Tal como as relações entre memória e história, também as relações entre passado e presente não devem levar à confusão e ao ceticismo. Sabemos agora que o passado depende parcialmente do presente. Toda a história é bem contemporânea, na medida em que o passado é apreendido no presente e responde, portanto, aos seus interesses, o que não é só inevitável como legítimo. Pois que a história é duração, o passado é ao mesmo tempo passado e presente. Compete ao historiador fazer um estudo "objetivo" do passado sob a sua dupla forma. Comprometido na história, não atingirá certamente a verdadeira "objetividade", mas nenhuma outra história é possível (Le Goff, 2003, p. 41-42).
Quando se fala de memória e história, percebemos que não existem entre os historiadores consenso entre as suas diferenças conceituai. No entanto, Leal e Pimentel (2003, p. 18) esclarecem que é importante “compreender a diferença entre ambas como tensão que ora as aproxima, ora as distancia, como território em que as fronteiras ora se diluem, ora se apresentam com nitidez”. No entanto, sabe-se que ao utilizarmos as memórias como fontes de entendimento, estamos as subordinando à história.
De acordo com Ferreira (2015, p. 24), quando se analisam os estudos sobre a História da Educação, percebe-se que situações e atos ocorridos no contexto escolar e as “formas institucionalizadas” são de extrema relevância. O que se evidencia, porém, é a omissão de histórias locais. Muitas histórias não são documentadas e isso provoca o silenciamento de inúmeros sujeitos. Assim, essa inobservância compromete estudos na área educacional, visto que os fatos ocorridos não recebem a devida importância.
Le Goff (2003) afirma que a memória é um mecanismo de poder, sendo um instrumento de controle. Com base nisso, fatos extremamente valiosos podem estar fadados ao esquecimento, demonstrando a manipulação da memória coletiva. É fundamental que as pessoas silenciadas tenham a chance de expor suas memórias.
História oral e história de vida: a inserção de relatos orais como fonte na pesquisa da História da Educação
Segundo Costa (2019), a história oral é composta por três categorias: tradição oral, história de vida e história temática. Ao logo desta seção, elas serão discutidas mais a fundo.
Ainda de acordo com Costa (2019, p. 28.082), “dependendo da forma como é utilizada, a história oral pode ser concebida como técnica de produção e tratamento de dados e informações, fonte de pesquisa, método de abordagem ou metodologia”. No entanto, o instrumento principal das histórias orais sempre é o relato, ou seja, as narrativas dos sujeitos da pesquisa.

■ ■ ■ ■

ENUNCIADO DA TAREFA: No texto sobre memória e história, quais são as três categorias que compõem a história oral segundo Costa (2019)?

DADOS FORNECIDOS:
■ ■ ■ ■

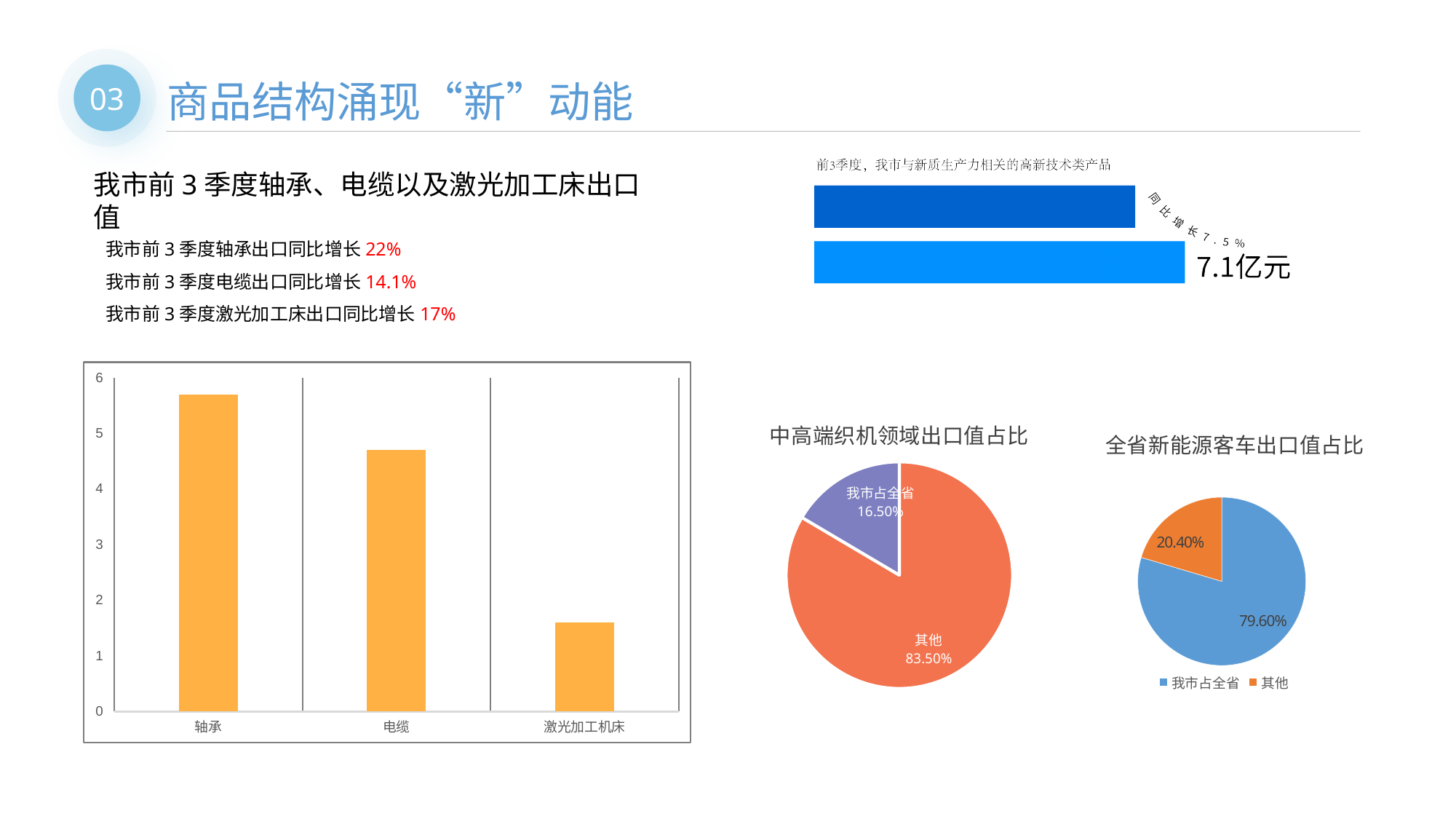
In the pie chart titled 中高端织机领域出口值占比, what share does 其他 have? 83.50% How many entries does the legend of the pie chart titled 全省新能源客车出口值占比 list? 2 In the bar chart at the bottom left, do the values rise or fall from left to right along the x axis? fall In the pie chart titled 中高端织机领域出口值占比, what share does 我市占全省 have? 16.50% In the bar chart at the bottom left, which category has the lowest bar? 激光加工机床 What kind of chart is the chart at the bottom left of the slide? bar chart In the bar chart at the bottom left, is the value for 轴承 greater or less than 5? greater How many categories does the bar chart at the bottom left show? 3 In the bar chart at the bottom left, which category has the highest bar? 轴承 In the pie chart titled 全省新能源客车出口值占比, what share does the orange slice (其他) have? 20.40% In the bar chart at the bottom left, which is larger, the value for 电缆 or the value for 激光加工机床? 电缆 In the bar chart at the bottom left, is the value for 激光加工机床 greater or less than 2? less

■ ■ ■ ■

ESPAÇO DE RESPOSTA: Tradição oral, história de vida e história temática.